3° Turno: entre a Guerra Híbrida e a Simbiose

29/10/2018 às 11:42
Leia nesta página:

Analisa a possibilidade do Presidente da República eleito ser empossado, mesmo se for réu em processo crime.

Finalizado o 2° Turno das eleições de 2018, foi sagrada vencedora a Chapa Bolsonaro/Mourão, para conduzir a administração da Nação nos próximos quatro anos. Poucos instantes após a finalização da apuração dos votos, já foi possível verificar que os inconformados agora, direcionarão suas fuzilarias, nesse momento pós-eleitoral, para impedir a posse do candidato democraticamente eleito.

O tom da dialética foi explicitado na coletiva oficial a imprensa, realizada pelo Tribunal Superior Eleitoral (TSE) no próprio dia 28/10/2018. Como pode ser conferido no canal do YOUTUBE da Justiça Eleitoral, no link: https://www.youtube.com/watch?v=EWuK9wgGr5Q

Neste link, aos 01h06min da entrevista, foi levantado, mais uma vez, o questionamento sobre a possibilidade de candidatos eleitos, mas que são réus em ações penais, poderem assumir a cadeira presidencial. No caso, tendo como alvo o candidato Bolsonaro, que vem sendo judicialmente questionado quanto a falas e discursos que teria feito e que, na ótica de alguns, caracterizariam crimes de racismo, ou de incentivo a práticas de crimes.

Não serão aqui abordados quais são estes casos, até porque, alguns destes processos nem foram aceitos pelo Judiciário (por evidente atipicidade da conduta – não caracteriza crime), ou fatalmente serão julgados improcedentes. Seja porque evidentemente não caracterizam crimes (a narrativa criminosa foi ladinamente construída pelos seus adversários), seja porque parlamentares federais possuem IMUNIDADE sobre os denominados delitos de opinião, que envolvem precisamente a liberdade de expressão do parlamentar.
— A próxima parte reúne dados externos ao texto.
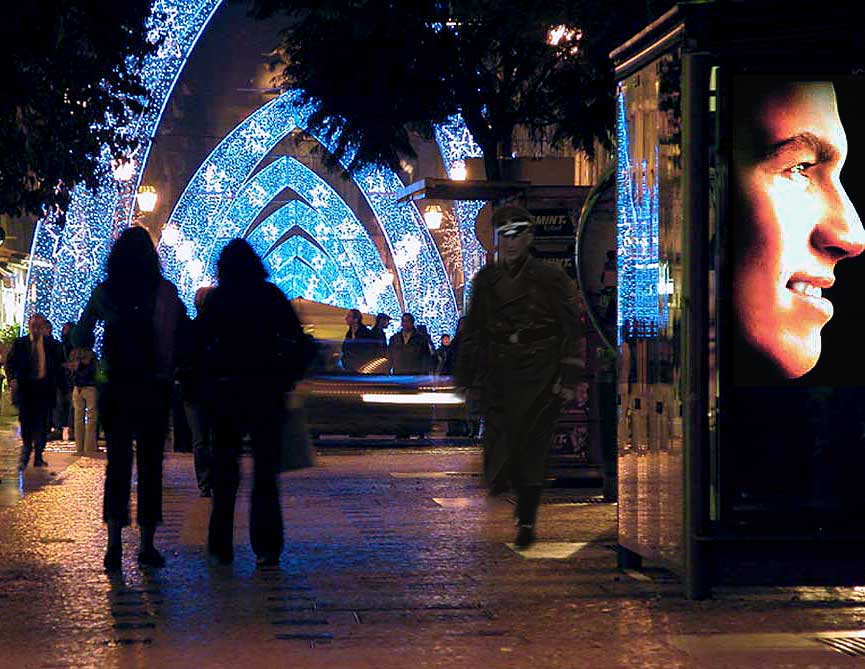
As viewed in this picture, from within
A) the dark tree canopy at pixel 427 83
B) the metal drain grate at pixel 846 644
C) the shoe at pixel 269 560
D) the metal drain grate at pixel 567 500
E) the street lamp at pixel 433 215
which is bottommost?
the metal drain grate at pixel 846 644

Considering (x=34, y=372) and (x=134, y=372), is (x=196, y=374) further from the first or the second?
(x=34, y=372)

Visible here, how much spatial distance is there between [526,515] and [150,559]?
2163 mm

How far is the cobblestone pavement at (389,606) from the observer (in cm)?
738

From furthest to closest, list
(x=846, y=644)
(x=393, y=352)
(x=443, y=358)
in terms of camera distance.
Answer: (x=443, y=358), (x=393, y=352), (x=846, y=644)

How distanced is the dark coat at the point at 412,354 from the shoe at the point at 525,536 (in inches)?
655

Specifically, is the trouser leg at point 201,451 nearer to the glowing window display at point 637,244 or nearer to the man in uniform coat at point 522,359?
the man in uniform coat at point 522,359

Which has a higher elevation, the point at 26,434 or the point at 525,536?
the point at 26,434

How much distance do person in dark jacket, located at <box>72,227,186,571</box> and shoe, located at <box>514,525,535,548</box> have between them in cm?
205

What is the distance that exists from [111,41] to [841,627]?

Para que possa sustentar seus entendimentos, mesmo que gerando descontentamentos, e mesmo que abordem o tema com o rigor apropriado que a situação possa exigir (Constituição Federal, Art. 53. Os Deputados e Senadores SÃO INVIOLÁVEIS, CIVIL E PENALMENTE, POR QUAISQUER DE SUAS OPINIÕES, PALAVRAS E VOTOS).

A questão mais séria que agora será, inquestionavelmente, explorada a exaustão (além de várias outras manobras que também serão impulsionadas, todas buscando o mesmo propósito de desestabilização), refere-se ao argumento fictício, de que candidato que estiver respondendo a processo-crime, não poderia ser empossado no cargo de Presidente da República. A este respeito, estabelece a Constituição Federal que:

Art. 86. Admitida a acusação contra o Presidente da República, por dois terços da Câmara dos Deputados, será ele submetido a julgamento perante o Supremo Tribunal Federal, nas infrações penais comuns, ou perante o Senado Federal, nos crimes de responsabilidade.

§ 1º O Presidente ficará suspenso de suas funções:

I - nas infrações penais comuns, se recebida a denúncia ou queixa-crime pelo Supremo Tribunal Federal;

II - nos crimes de responsabilidade, após a instauração do processo pelo Senado Federal.

§ 2º Se, decorrido o prazo de cento e oitenta dias, o julgamento não estiver concluído, cessará o afastamento do Presidente, sem prejuízo do regular prosseguimento do processo.

§ 3º Enquanto não sobrevier sentença condenatória, nas infrações comuns, o Presidente da República não estará sujeito a prisão.

§ 4º O Presidente da República, na vigência de seu mandato, não pode ser responsabilizado por atos estranhos ao exercício de suas funções.

Noutros dizeres, a Constituição Federal, em nenhum momento, estabelece que a Presidência da República não pode ser ocupada por alguém que esteja respondendo a processo-crime. Até porque (seria desnecessário dizer isto em situações de normalidade), o fato de ser acusado em um processo judicial, não significa que o réu seja realmente culpado pela imputação da prática do crime. A eventual condenação só é proferida ao final do processo, e não no seu início.

O que a Constituição prescreve é que, se o Presidente da República (que tem foro por prerrogativa de função diferenciado) tiver sua acusação recebida pelo Supremo Tribunal Federal (nos crimes comuns que tenham relação com a função presidencial), ou recebida pelo Senado (nos crimes de responsabilidade), ficará SUSPENSO de suas funções pelo prazo de 180 dias. Sendo que, se o julgamento perante o STF ou Senado não for finalizado neste prazo de 180 dias, o Presidente RETORNARÁ à sua função, sem prejuízo da regular tramitação do processo ainda pendente.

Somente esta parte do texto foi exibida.